It doesn't take Monty long to ask, they've made it less than a quarter of the way up the mountain, and Clarke isn't really surprised. His question is her question after all, the one that's burning her mind with every step, enough of a distraction that she's barely even noticing the cuts.

"Do you think she was telling the truth?" he asks. "The Grounder?"

He doesn't use her name (Elena) and that doesn't surprise Clarke much either. She gets it. It's easier that way. No name. Just 'the Grounder' . Another faceless cog in a very large machine, one that keeps trying to chew them up but only ever manages to choke on them and spit them back out, never quite finished but always just a bit more used and a touch more broken than when it started.

She stops in front of a particularly large clump of roots in their path and keeps reminding herself that the mountain is nothing but more ground, that it's nothing more than that. It's more ground that's not the ground, though she has to admit there's more the to the mountain than even she can completely ignore, but it's still just ground, only rougher and harder. There's logs and branches and roots and rocks and though she knows they weren't arranged by human hands, that doesn't change that it feels like they were, like they were laid there as barricades and blocks and natural fences and gates and all they had to do was obey and everything would've been OK.

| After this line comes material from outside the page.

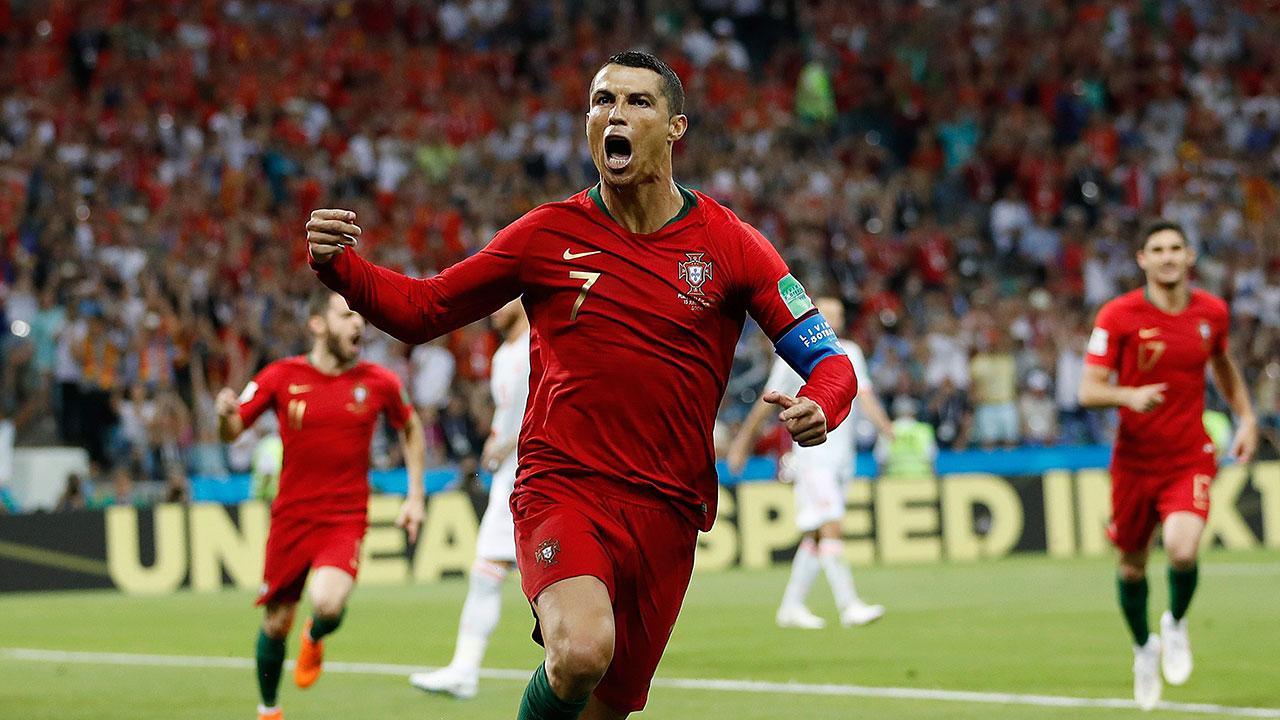 Ronaldo overshadows World Cup with move to Juventus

And that's just so much revisionist history bullshit she can't even stand it.

"The truth?" she asks. "About what?"

Like she doesn't know exactly what. The 'what' that's been hanging over them since Elena appeared and only got about a hundred times bigger when she said it and probably a thousand times bigger than that after Clarke put a bullet in her throat.

"About Lexa," Monty says and this time Clarke is surprised, shocked that he used her name, thrown off by the air of familiarity in his tone, the way he says it like he's got any idea who she is, like he knows anything about her more than what he heard in stories from Bellamy and Kane and the others. "Do you think she really wants you dead? Do you think the Grounder was on the level or..."

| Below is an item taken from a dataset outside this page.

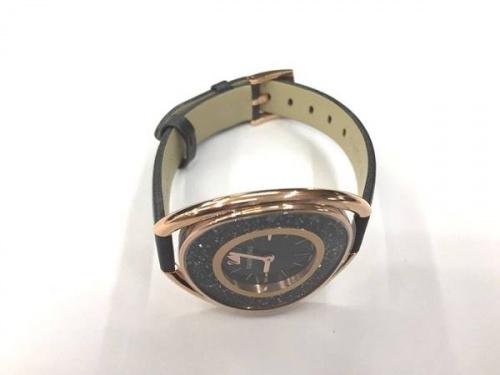 腕時計のSwarovski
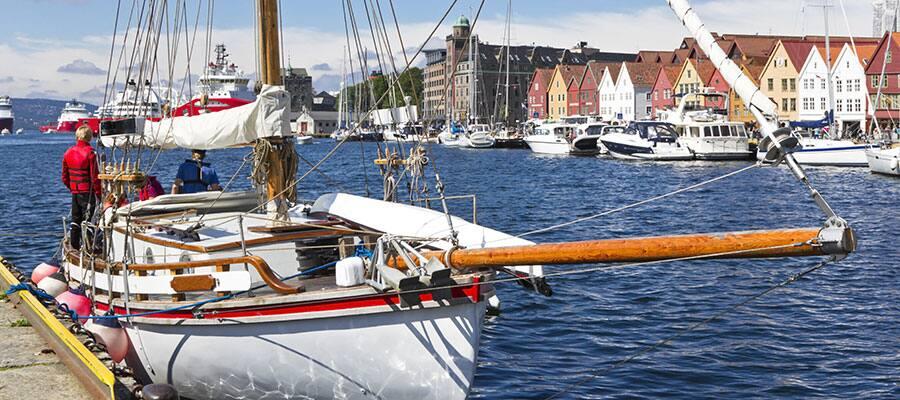 ヨーロッパクルーズのベルゲン港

Clarke stares up ahead, judging the distance from where they are to where they have to be and studying all the places in between. All the places where the other Elenas, the other Grounders are skulking and lurking and slowly closing in on them. All the places where her enemy that was once a friend hides and waits, eager to do Heda's bidding, whatever that might be.

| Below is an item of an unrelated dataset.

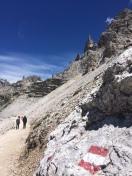 The path to Drei Zinnen Hütte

"Or," she says softly, stepping carefully over the roots, making sure not to touch them, lest she find herself as bound to the ground as they are.

"Or what?" Monty calls after her, but Clarke doesn't answer or even so much as shrug and this time it's Monty that gets it. If there's one lesson they've both learned from the mountain and the ground?

There's always an or.


It doesn't take Monty much longer to ask her other question and if he keeps that up, if he keeps saying what she's thinking before she even knows she's thinking it, Clarke's going to have to consider leaving him behind.

She doesn't need anyone else in her head.

"You think they'll really stay out?" he asks. "If they're even really out there?"

Clarke has little doubt that they're out there. She doesn't know how much of what Elena said was true - and she's doing her level best to not wonder about it because that leads nowhere she wants to go - but she's sure the Grounders are here.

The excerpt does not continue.